Kardeşlerinden gelecek nusret ile zalimin hakkından geleceklerini düşünüyorlardı! Bu yüzden Cumalara isim koydular zaferi beklerken! Ama nafile!

Biz Müslüman halklar olarak çaresizliği oynadık! Öğrenilmiş çaresizliği oynadık! Gerçekten çaresiz miydik?.. Hayır! Asla! Ancak güç odakların yönettiği ve liderlerimizin baş rol oynadığı algı operasyonlarıyla yönlendirildik.

Sözde liderlerimiz mi? Onlar da yağıp gürlediler. Ayet okudular, hadis okudular! Olmadık nutuklar attılar! Batıya ve ABD'ye kafa tuttukları imajını verdiler.
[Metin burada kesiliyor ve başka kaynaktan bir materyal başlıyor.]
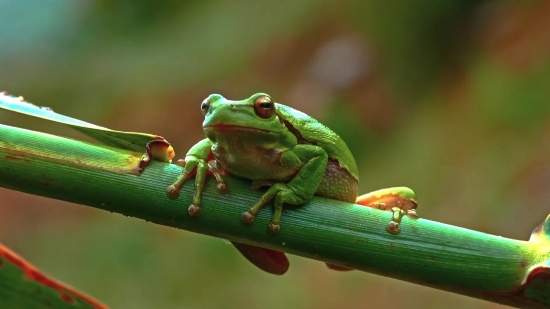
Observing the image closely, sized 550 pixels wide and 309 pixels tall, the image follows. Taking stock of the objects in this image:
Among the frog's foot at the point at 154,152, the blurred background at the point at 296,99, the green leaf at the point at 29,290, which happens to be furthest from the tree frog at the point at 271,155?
the blurred background at the point at 296,99

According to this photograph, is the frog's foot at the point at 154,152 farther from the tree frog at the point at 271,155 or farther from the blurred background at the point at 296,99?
the blurred background at the point at 296,99

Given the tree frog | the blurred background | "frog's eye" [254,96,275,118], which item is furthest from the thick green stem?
the blurred background

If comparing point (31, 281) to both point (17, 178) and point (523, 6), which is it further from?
point (523, 6)

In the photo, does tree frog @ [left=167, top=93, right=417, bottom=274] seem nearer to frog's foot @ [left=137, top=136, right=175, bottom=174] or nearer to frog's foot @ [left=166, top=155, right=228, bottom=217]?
frog's foot @ [left=166, top=155, right=228, bottom=217]

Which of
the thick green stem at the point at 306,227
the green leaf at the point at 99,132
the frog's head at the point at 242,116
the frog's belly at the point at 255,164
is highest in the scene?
the frog's head at the point at 242,116

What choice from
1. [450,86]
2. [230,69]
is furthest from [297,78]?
[450,86]

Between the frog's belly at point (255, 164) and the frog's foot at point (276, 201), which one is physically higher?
the frog's belly at point (255, 164)

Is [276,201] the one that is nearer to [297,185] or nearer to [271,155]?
[297,185]
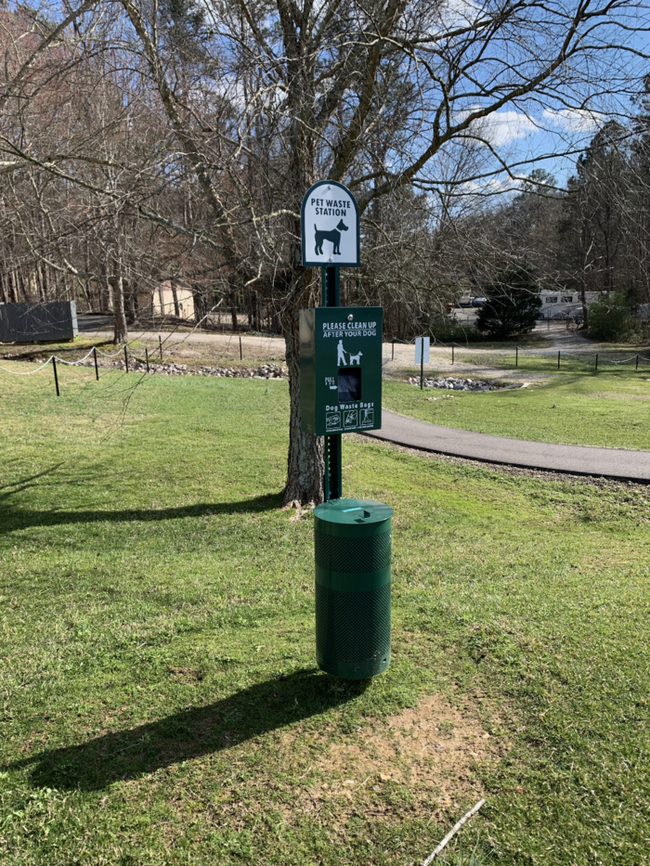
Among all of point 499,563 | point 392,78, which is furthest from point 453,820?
point 392,78

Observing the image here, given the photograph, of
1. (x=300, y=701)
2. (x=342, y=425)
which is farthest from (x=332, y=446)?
(x=300, y=701)

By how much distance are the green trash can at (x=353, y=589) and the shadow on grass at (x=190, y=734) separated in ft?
0.81

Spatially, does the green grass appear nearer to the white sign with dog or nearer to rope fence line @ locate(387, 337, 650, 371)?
rope fence line @ locate(387, 337, 650, 371)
Onları takmadıkları, ümmetçi bir politika izledikleri havasını estirdiler. Kutsal öfkemizi dindirdiler. Deyim yerindeyse gazımızı aldılar. Öyle ki; İslam ümmetinin yaşadığı trajediye sebep olan rejimlerin ve onlara bekçilik edenlerin bir şeyler yapacaklarına inandık.

Onlar ne yaptılar???
Tekrar ABD'yi çağırdılar imdatlarına! Ne de olsa ümmeti ikna etmişlerdi. Ümmeti yalanlarına bir kez daha inandırmışlardı. Artık ümmet onlara bir kez evet demişti. Açtılar İncirliği utanmadan ABD uçaklarına! Katil ABD uçakları yağdırdı hunharca ümmetin başına bombaları. Ne Kürt dedi ne de Arap! Ne IŞİD dedi ne de Cephetünnüsra! Yağdırdı hunharca ölümü ümmetin üzerine!
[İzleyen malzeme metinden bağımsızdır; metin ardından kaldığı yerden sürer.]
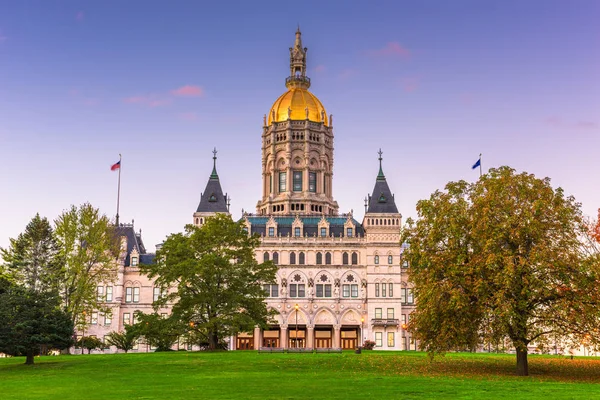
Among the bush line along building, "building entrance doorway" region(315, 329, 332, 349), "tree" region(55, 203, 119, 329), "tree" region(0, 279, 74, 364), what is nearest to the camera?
"tree" region(0, 279, 74, 364)

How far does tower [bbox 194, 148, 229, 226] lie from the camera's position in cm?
11038

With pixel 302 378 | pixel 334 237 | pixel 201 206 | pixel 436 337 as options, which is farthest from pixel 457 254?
pixel 201 206

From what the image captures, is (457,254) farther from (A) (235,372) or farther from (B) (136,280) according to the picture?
(B) (136,280)

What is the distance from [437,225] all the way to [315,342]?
216ft

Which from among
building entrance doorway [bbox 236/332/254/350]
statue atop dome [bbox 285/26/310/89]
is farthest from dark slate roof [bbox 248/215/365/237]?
statue atop dome [bbox 285/26/310/89]

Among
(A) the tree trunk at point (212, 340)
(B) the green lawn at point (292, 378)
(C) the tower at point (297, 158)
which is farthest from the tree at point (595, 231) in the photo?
(C) the tower at point (297, 158)

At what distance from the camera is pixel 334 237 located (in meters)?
109

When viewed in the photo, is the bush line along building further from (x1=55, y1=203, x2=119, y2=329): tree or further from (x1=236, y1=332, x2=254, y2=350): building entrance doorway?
(x1=55, y1=203, x2=119, y2=329): tree

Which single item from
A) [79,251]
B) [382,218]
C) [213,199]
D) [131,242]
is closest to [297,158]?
[213,199]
Kaldı ki; biz ilk kez kandırılmıyorduk! Hani Müslüman aynı delikten iki kez ısırılmazdı! O İslami izan ve ferasetten uzaklaşmıştık bir kere!

Bizim de işimize gelmişti kandırılmak! Dünyevileşmiştik artık! Kar zarar hesabını yapıyorduk her defasında! Külfetsiz zahmetsiz bir şeydi kandırılmak! "Bizi kandırdılar!.. " der kurtuluruz dedik. Zahmetten kurtulmak adına tekrar tekrar kandırılmayı göze aldık! Ancak Allah'ın katında kandırılmanın geçerli bir mazeret olmadığını hesap edemedik.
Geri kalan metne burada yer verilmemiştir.